À l’occasion de la refonte de la Directive européenne Accueil qui sera votée en juin prochain, nous demandons à ce que, conformément à la proposition du rapport du Parlement européen, l’apprentissage de la langue du pays d’accueil soit inclus parmi les conditions minimales d’accueil des demandeurs d’asile.

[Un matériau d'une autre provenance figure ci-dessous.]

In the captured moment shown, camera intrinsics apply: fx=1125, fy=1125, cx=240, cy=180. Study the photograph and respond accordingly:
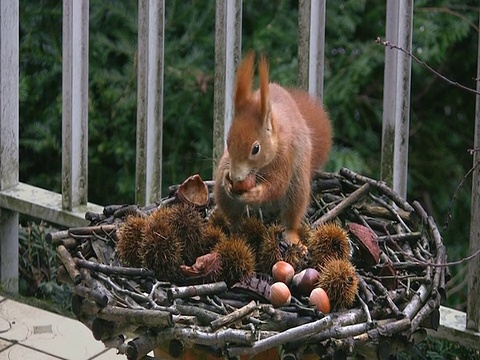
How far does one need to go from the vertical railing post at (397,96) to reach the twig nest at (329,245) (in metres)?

« Entre ceux qui comprennent et ceux qui ne comprennent pas, il y a un abîme. Les uns seront sauvés, les autres pas », déclarait Primo Levi dans un entretien à l’occasion d’un retour à Auschwitz dans les années 80. Il y évoquait l’« effondrement moral » de ceux qui devenaient soudain « sourds et muets » dans un environnement étranger. Ainsi, la formation linguistique répond à l’objectif de la Directive Accueil de garantir « des conditions de vie dignes » et d’assurer l’« intégrité physique et psychologique » des demandeurs d’asile. Elle doit être considérée comme un droit fondamental, au même titre que l’accès à la santé, au logement et aux besoins élémentaires. La plupart des demandeurs d’asile fuient dans des circonstances très difficiles et ont souffert de graves persécutions dans leur pays.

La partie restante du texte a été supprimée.